Он. Опять начинаешь?

Я. Самиэль. Смешно, право! Где же твоё до-минорное фортиссимо струнного тремоло, деревянных и тромбонов{5} — хитроумная бука для романтической публики, выходящая из ущелья фа-диез-минора, как ты из своей скалы? Удивляюсь, что его не слышу!

Он. Ничего! У нас есть инструменты почище, и ты их ещё услышишь. Мы ещё сыграем тебе, когда ты созреешь для такой музыки. Всё дело в зрелости и во времени. Об этом-то я и хочу с тобой побеседовать. Но „Самиэль“ — идиотская форма. Поверь мне, я за народность, но „Самиэль“ — ужасное идиотство, это Иоганн Бальгорн{6} из Любека исправил. Надо „Саммаил“. А что значит „Саммаил“?

Я (упрямо молчу).

Он. Если что знаешь — молчи. Мне даже по душе скромность и то, что ты предоставляешь мне роль переводчика. „Ангел яда!“ — вот что это значит по-немецки.

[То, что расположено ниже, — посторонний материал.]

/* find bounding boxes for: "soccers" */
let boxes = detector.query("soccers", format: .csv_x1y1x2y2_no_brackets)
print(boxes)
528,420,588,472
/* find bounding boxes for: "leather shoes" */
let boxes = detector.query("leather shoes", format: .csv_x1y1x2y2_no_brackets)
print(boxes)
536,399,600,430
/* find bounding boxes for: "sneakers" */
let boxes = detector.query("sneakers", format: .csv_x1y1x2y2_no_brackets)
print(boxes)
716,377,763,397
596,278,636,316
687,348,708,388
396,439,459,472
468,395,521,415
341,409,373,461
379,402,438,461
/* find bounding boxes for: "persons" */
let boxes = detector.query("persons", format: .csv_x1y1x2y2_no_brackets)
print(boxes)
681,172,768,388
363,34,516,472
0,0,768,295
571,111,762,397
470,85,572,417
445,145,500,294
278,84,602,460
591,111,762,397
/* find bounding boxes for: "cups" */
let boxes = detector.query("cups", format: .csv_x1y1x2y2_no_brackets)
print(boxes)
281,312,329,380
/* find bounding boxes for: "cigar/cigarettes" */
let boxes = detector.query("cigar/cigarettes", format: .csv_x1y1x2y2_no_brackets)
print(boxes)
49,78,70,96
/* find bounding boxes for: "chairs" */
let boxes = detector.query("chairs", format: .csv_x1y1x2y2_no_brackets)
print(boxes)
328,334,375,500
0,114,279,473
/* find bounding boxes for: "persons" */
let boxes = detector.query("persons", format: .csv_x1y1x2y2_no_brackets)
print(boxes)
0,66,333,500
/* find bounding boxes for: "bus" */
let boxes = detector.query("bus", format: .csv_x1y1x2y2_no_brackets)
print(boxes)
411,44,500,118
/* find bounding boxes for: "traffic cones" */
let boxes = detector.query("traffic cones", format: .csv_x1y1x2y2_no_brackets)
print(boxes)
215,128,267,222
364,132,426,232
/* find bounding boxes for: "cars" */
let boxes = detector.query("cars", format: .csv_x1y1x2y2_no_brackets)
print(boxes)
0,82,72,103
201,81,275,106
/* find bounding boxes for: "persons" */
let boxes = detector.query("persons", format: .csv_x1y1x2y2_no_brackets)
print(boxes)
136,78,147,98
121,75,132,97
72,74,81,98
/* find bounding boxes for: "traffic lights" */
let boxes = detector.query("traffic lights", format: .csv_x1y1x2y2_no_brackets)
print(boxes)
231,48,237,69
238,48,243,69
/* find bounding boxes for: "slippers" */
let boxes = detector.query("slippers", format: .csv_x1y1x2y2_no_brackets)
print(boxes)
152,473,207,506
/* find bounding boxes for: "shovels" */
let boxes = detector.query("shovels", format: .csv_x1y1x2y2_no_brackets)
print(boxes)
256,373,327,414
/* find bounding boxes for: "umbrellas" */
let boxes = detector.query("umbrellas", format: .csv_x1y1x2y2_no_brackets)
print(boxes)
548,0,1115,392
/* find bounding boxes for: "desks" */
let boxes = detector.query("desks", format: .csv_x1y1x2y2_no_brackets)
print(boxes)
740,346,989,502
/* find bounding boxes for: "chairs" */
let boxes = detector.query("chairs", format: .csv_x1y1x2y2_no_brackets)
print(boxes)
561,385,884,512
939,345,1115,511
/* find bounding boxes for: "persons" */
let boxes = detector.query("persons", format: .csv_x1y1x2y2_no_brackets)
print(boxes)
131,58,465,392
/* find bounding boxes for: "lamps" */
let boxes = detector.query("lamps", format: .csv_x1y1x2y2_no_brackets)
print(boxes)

Я (сквозь зубы, не попадающие один на другой). Ну, ещё бы, у вас и впрямь такой вид! Ангел — ни дать ни взять! Знаете, какой у вас вид? Вульгарный — не то слово. Вы похожи на наглого босяка, на проститутку в штанах, на бандита. Вот в каком виде вам вздумалось меня посетить, а уж никак не в ангельском!

Он (оглядывает себя, растопырив руки). На кого, на кого? На кого я похож? Нет, это даже хорошо, что ты меня спрашиваешь, знаю ли я, на кого я похож, ибо, честное слово, я этого не знаю! Во всяком случае, не знал, только сейчас от тебя услышал. Можешь не сомневаться, я не обращаю никакого внимания на свою внешность, предоставляю её, так сказать, себе самой. Мой вид — это чистая случайность, вернее, он зависит от обстоятельств, а я о нём не задумываюсь. Приспособляемость, мимикрия — тебе же такие вещи знакомы. Маскарадное фиглярство матери-природы, у которой всегда высунут на сторону кончик языка. Но ведь этой самой приспособляемости — а я смыслю в ней ровно столько, сколько какая-нибудь похожая на листик бабочка, — ты, милый мой, конечно, не отнесёшь к себе и не станешь меня за неё осуждать! Признай, что она имеет свой смысл в другой области, в той области, где ты, хоть тебя и предостерегали, кое-что подцепил, в области твоей красивой песенки с буквенным символом; нет, в самом деле, ловко сделано, прямо-таки вдохновенно!

Когда ты напоила{7}
Меня в полночный час,
Ты жизнь мне отравила…

Великолепно.

Приникла к свежей ране
Холодная змея…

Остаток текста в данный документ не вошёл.